Avnery fragt sich, welchen Beitrag Schriftsteller leisten können, um den Konflikt zu überwinden. Sollen sie das überhaupt? Für den langjährigen Friedensaktivisten Avnery steht die Antwort jedenfalls fest: "Ein Schriftsteller kann, er muss sogar die Situation verändern!"
Mythen überwinden
In jedem Krieg, sagt Avnery, entstehen Mythen. Mythen, die begründen, warum das Opfer ein Opfer und der Feind ein Feind ist. Eben deshalb behinderten sie jede Form von Veränderung und Verständigung. Aufgabe des Schriftstellers sei es deshalb, die Mythen des eigenen Volkes zu überwinden und die der anderen Seite, des so genannten Feindes, zu verstehen und zu erklären.

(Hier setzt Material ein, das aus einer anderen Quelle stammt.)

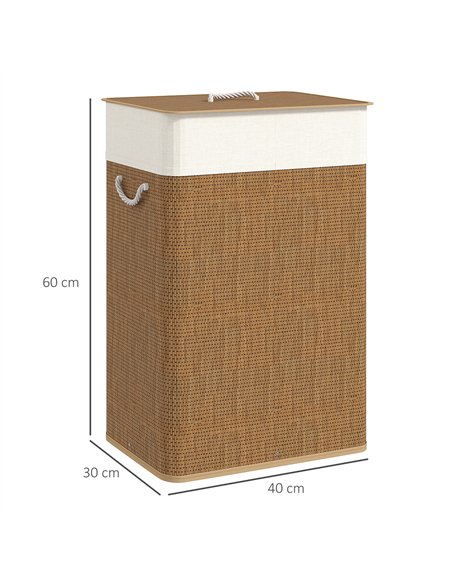 HOMCOM Bamboo Laundry Basket with Lid, 72L Laundry Hamper with Rope Handles, Washing Basket with Removable Washable Liner Bag fo - pic 161735 | FastDaddyshop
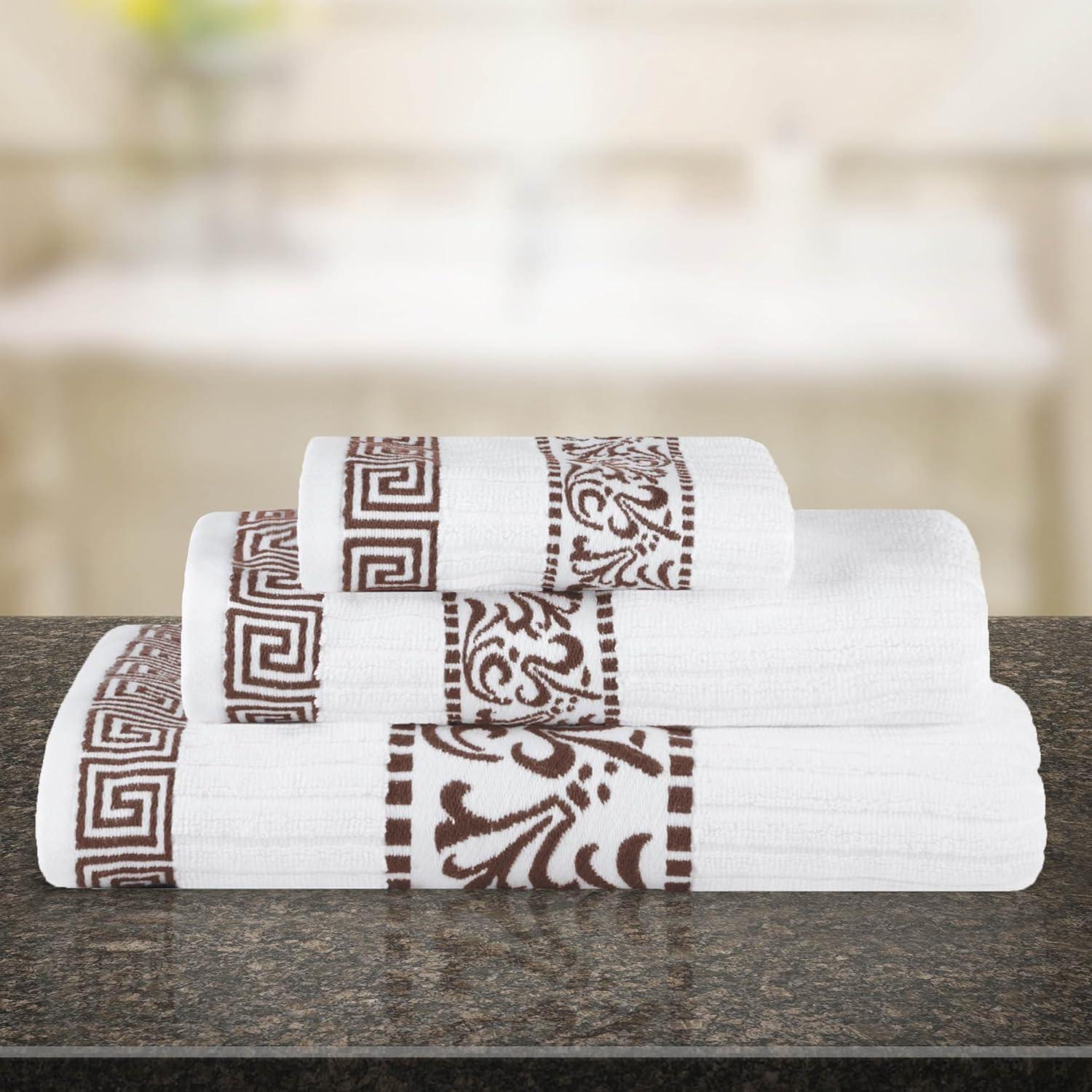 imageSuperior 6Piece Cotton Towel Set Decorative Greek Pattern Home Essentials Absorbent Towels Bathroom Decor Spa Resort Includes 2 Hand 2 Face and 2 Bath Towels Athens Collection GreyChocolate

"Dieselben Geschehnisse, von denen jeder Israeli überzeugt ist, dass sie so waren, wie erinnert - auf der anderen Seite sehen sie vollkommen anders aus", meint Avnery, "so vollkommen anders, als sprächen wir nicht über zwei Völker, die im selben kleinen Lande zusammenleben, gegeneinander zusammenleben, sondern von zwei Völkern, die in zwei verschiedenen Erdteilen leben - oder auf zwei verschiedenen Planeten."
Kampf um Unabhängigkeit wider nationale Katastrophe
So betrachteten die Israelis den Krieg von 1948 als Kampf um die eigene Selbständigkeit und Unabhängigkeit - für die Palästinenser hingegen sei dieser Krieg ein nationales Unglück, eine nationale Katastrophe gewesen, bei dem die Israelis die Hälfte des palästinensischen Volkes aus seinem Land vertrieben haben.

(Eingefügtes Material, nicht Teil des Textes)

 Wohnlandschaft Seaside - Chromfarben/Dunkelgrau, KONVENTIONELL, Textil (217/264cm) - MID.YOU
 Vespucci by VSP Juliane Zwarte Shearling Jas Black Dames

99 Prozent glaubten an diese Mythen, so Avnery. Sie seien daher bereit, ihr Leben für diese Mythen zu opfern, von ihrem eigenen Recht seien sie vollkommen überzeugt. "Erst wenn man erkennt, dass wir hundertprozentig Recht haben, die andere Seite aber auch hundertprozentig Recht hat - erst dann kann man sich überhaupt dem Frieden nähern."
Doch dazu brauche es Ausdauer und Zeit – viel Zeit, wie Avnery einräumt. Aber er, als "skeptischer Optimist" bekannt, ist davon überzeugt, dass sich mit Hilfe der Schriftsteller und Intellektuellen tradierte Sichtweisen tatsächlich aufbrechen lassen – trotz aller wiederkehrender Gewaltausbrüche der vergangenen Jahre.